Dad and I spent the day fixing the 11-acre pasture fenceline–patching small holes, securing the fence bottoms to the ground, cutting up fallen trees. The hurricane recently brought down a couple of large trees, too, essentially making coyote highways into the back pasture. Thank God for chainsaws, that’s all I can say.
We’ve had a heck of a time with coyotes this year. The neighbors say, “Wow, the coyotes were really active last night!”, or the tell-tale turkey vultures are circling, and sure enough, there’s another sheep, dead. We’ve lost at least twenty this year. That’s a lot.
OK, this is kinda gruesome–consider yourself warned.
It started in the spring when the lambs were weaned. One spring day, as I drove back from a morning event, I realized some of the sleeping lambs had not moved and were lying in odd positions–on their sides. Something just wasn’t right. Upon investigation, I found three “sleeping” lambs, all with clean punctures to the upper throat. None had been eaten, they were just left there. As the season progressed, the killing has moved on to the adults, and the consumption has also escalated. At first, just the heads were missing, later part of the haunches, and now the internal organs. So I’m thinking it’s a young group of coyotes being taught how to hunt. How nice of us to provide this lovely little practice herd for them.

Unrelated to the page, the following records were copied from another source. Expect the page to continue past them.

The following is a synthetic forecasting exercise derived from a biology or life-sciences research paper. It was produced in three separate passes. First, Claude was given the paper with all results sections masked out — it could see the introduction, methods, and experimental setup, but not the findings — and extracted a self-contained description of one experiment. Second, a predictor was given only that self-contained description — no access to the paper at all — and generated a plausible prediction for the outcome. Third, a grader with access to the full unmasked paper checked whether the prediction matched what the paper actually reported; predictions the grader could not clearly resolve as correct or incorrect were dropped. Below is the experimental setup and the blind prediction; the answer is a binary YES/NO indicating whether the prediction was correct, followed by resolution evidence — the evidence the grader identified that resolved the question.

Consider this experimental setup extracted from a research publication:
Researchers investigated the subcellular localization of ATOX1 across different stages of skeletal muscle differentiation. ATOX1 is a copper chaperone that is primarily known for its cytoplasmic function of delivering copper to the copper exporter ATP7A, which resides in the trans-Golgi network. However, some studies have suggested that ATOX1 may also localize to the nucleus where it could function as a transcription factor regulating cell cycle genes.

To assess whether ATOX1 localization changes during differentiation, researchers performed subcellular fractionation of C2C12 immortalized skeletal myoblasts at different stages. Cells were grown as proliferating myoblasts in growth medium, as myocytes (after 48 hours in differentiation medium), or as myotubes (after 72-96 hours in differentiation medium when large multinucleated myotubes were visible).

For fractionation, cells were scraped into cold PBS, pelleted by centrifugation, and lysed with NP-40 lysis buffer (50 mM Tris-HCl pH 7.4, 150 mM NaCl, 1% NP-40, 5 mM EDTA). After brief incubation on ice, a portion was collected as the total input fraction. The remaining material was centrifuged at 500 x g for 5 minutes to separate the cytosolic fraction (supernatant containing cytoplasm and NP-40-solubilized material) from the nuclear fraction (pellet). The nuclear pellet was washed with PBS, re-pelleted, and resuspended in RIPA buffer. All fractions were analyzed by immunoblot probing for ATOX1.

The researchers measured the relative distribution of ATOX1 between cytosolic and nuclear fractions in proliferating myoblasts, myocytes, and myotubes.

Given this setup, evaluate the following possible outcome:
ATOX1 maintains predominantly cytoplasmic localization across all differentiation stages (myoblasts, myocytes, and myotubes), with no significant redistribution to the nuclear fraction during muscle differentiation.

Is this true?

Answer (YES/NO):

The truth is, we still don’t know what’s killing the sheep for sure. Coyotes? Dogs? Wolverines from outer space? Come to think of it, I did find an abnormally large human-esque footprint in the snow in the back pasture last winter….do we have a rare Eastern Sasquatch? Animal Control suggested it might be bears, which we don’t have around here. They also said a dog would never kill a sheep, except maybe a German Shepherd because that’s what they were bred for.